Hypertension
A comprehensive lecture note covering diagnosis, pathophysiology, lifestyle intervention, pharmacologic treatment, special populations, hypertensive crises, and exam-focused review.
1. Learning Objectives
- Define hypertension and classify blood pressure categories based on current guidelines.
- Explain the pathophysiology of primary (essential) hypertension.
- Identify major risk factors for hypertension and its target organ damage.
- List non-pharmacological interventions and their expected impact.
- Select appropriate pharmacotherapy based on patient-specific factors using a stepwise approach.
- Identify major drug classes, their mechanisms, key side effects, and monitoring parameters.
- Recognize and manage hypertensive emergencies and urgencies.
- Provide patient-centered counseling points to improve adherence and outcomes.
2. Introduction: The Silent Killer
Hypertension (HTN), or high blood pressure, is a chronic medical condition where the force of blood against the artery walls is persistently elevated. It is often called the "silent killer" because it is largely asymptomatic until significant organ damage has already occurred.
Clinical Significance
Hypertension is a primary risk factor for cardiovascular disease, including myocardial infarction, heart failure, stroke, and chronic kidney disease.

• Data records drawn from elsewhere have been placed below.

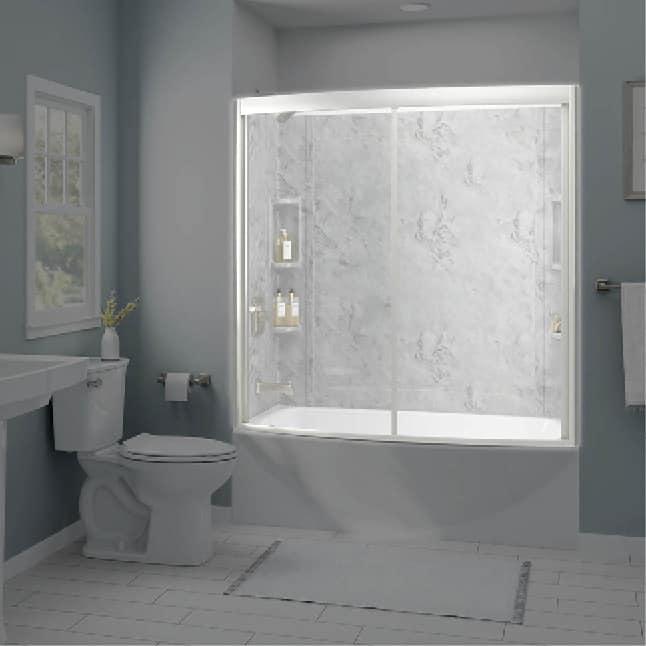 American Standard Ovation Curved Bathtub Door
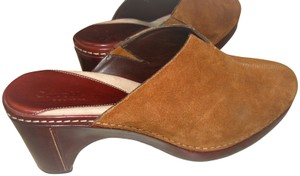 Cole Haan Leather Suede Wedge Woman's Tan Mules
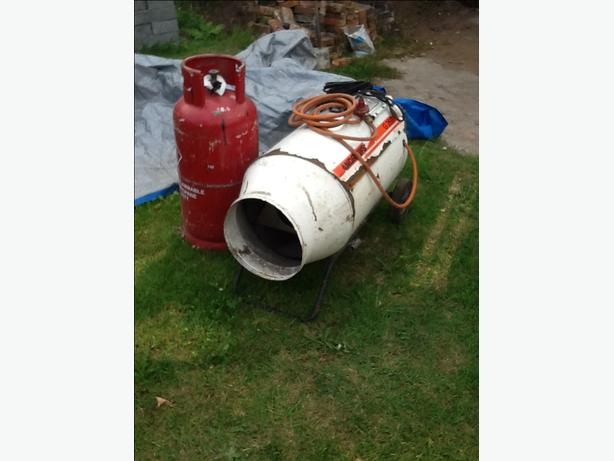 Large propane space heater other dudley - Small propane space heater collection ...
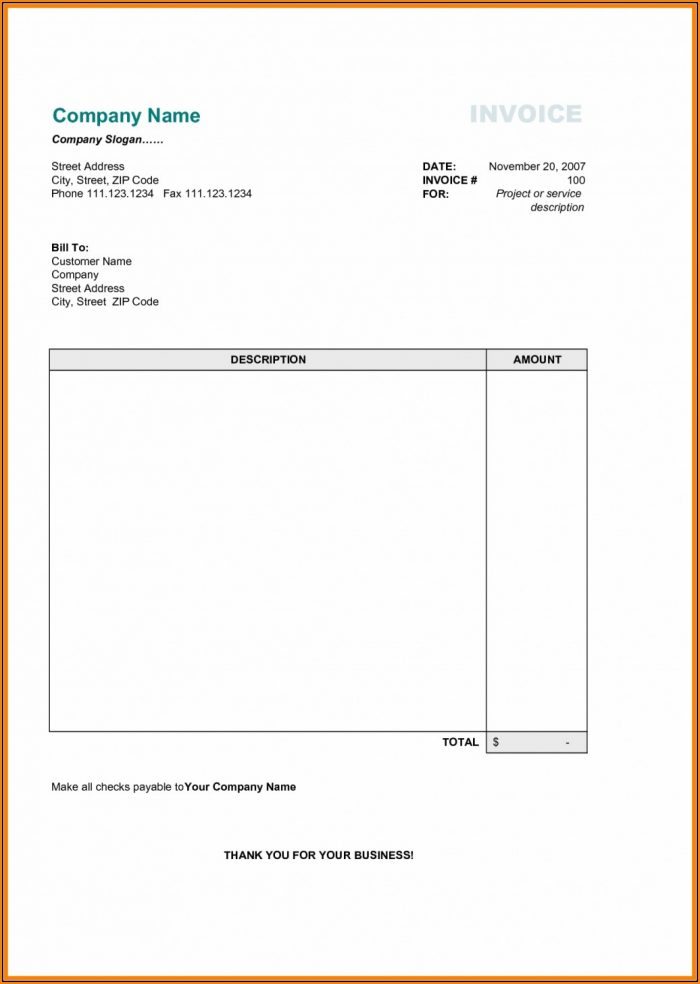 Free Basic Invoice Template Uk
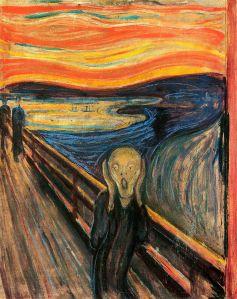 Edvard Munch's Der Schrei der Natur (The Scream of Nature)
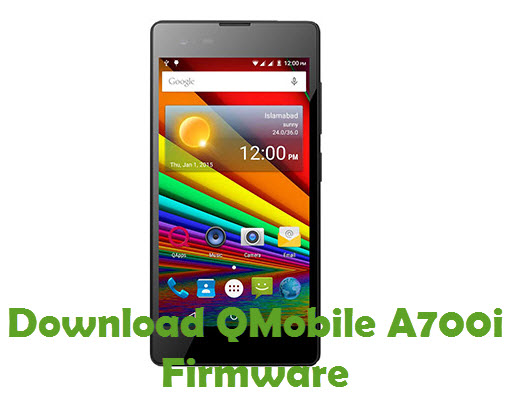 Download QMobile A700i Firmware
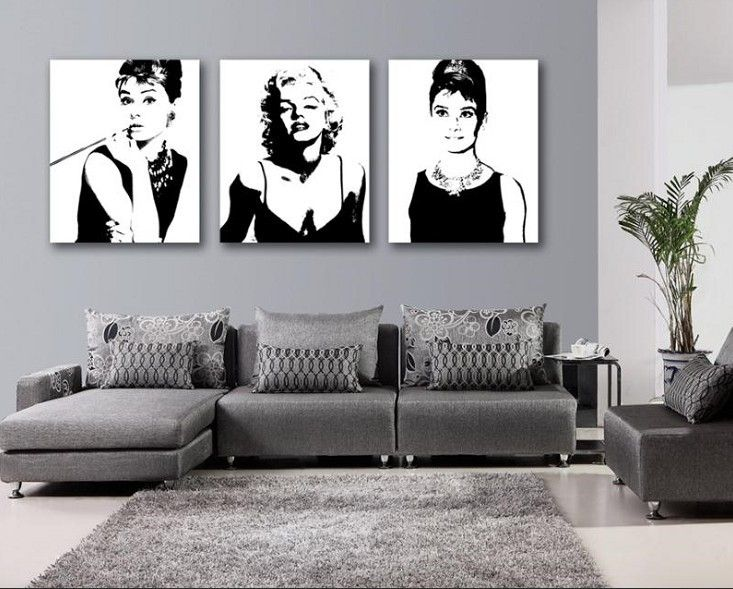 25 best ideas about 3 piece canvas art on pinterest 3. Black Bedroom Furniture Sets. Home Design Ideas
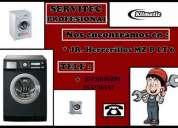 *servicio tecnico de lavadoras klimatic 953736157 lima sp*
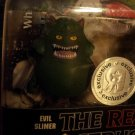 Minimates The Real Ghostbusters Evil Slimer Figure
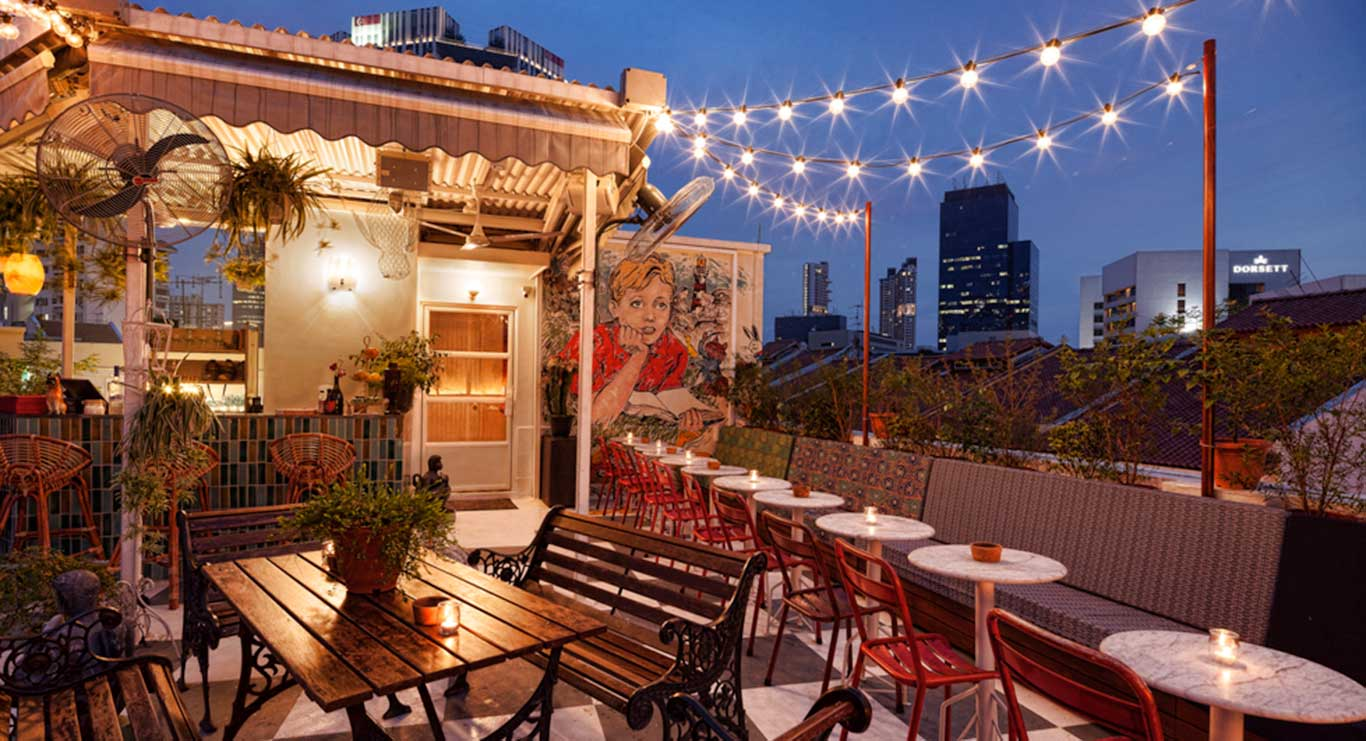 Quán Bar View Đẹp Ở Singapore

It is one of the most common conditions managed in pharmacy practice.
Why Guidelines Matter
Treatment decisions are guided by evidence-based recommendations from the ACC/AHA and the ESC/ESH. Their treatment thresholds and targets may vary slightly, but the major drug classes and treatment logic are closely aligned.
3. Classification of Blood Pressure
Blood pressure is measured in millimeters of mercury (mmHg) and recorded as systolic blood pressure (SBP) over diastolic blood pressure (DBP). This note primarily uses the 2017 ACC/AHA classification.
| BP Category | Systolic BP | Connector | Diastolic BP | Management Approach |
|---|---|---|---|---|
| Normal | < 120 mmHg | AND | < 80 mmHg | Promote healthy lifestyle. |
| Elevated | 120 - 129 mmHg | AND | < 80 mmHg | Non-pharmacologic therapy. |
| Stage 1 HTN | 130 - 139 mmHg | OR | 80 - 89 mmHg | Assess ASCVD risk; lifestyle plus consider drug therapy. |
| Stage 2 HTN | >= 140 mmHg | OR | >= 90 mmHg | Lifestyle modification plus pharmacotherapy. |
| Hypertensive Crisis | > 180 mmHg | and/or | > 120 mmHg | Immediate medical assessment. |
4. Pathophysiology: Why Does BP Rise?
In primary (essential) hypertension, the exact cause is unknown, but blood pressure rises through a combination of increased cardiac output, increased systemic vascular resistance, or both.
Major Drivers
- Sympathetic nervous system overactivity: increases heart rate and vasoconstriction.
- RAAS activation: angiotensin II causes vasoconstriction and aldosterone promotes sodium and water retention.
- Endothelial dysfunction: less nitric oxide, more vasoconstrictors.
- Sodium and water retention: expands plasma volume and raises cardiac output.
5. Risk Factors and Target Organ Damage
Risk Factors
| Non-modifiable | Modifiable |
|---|---|
| Age | High sodium diet |
| Family history | Low potassium diet |
| Genetics | Physical inactivity |
| Male sex or post-menopausal female | Obesity, alcohol, tobacco, dyslipidemia, diabetes |
Target Organ Damage
| Organ | Damage |
|---|---|
| Heart | LVH, myocardial infarction, heart failure |
| Brain | Stroke, TIA, vascular dementia |
| Kidneys | CKD, ESRD |
| Eyes | Hypertensive retinopathy |
| Arteries | Atherosclerosis, PAD, aneurysm |
6. Non-Pharmacological Therapy (Lifestyle Modification)
| Intervention | Recommendation | Expected SBP Reduction |
|---|---|---|
| Sodium restriction | < 1500 mg/day; avoid processed foods. | 5-10 mmHg |
| Alcohol limitation | <= 2 drinks/day for men, <= 1 drink/day for women. | 3-5 mmHg |
| Body weight reduction | Aim for BMI < 25 kg/m². | 5-20 mmHg per 10 kg loss |
| Cigarette cessation | Complete cessation. | Indirect BP benefit, major CV benefit |
| DASH diet | High in fruits, vegetables, whole grains, low-fat dairy. | 10-15 mmHg |
| Exercise | 90-150 minutes/week of aerobic activity. | 5-8 mmHg |
7. Pharmacological Therapy: A Stepwise Approach
7.1. First-Line Drug Classes (The "Big Five")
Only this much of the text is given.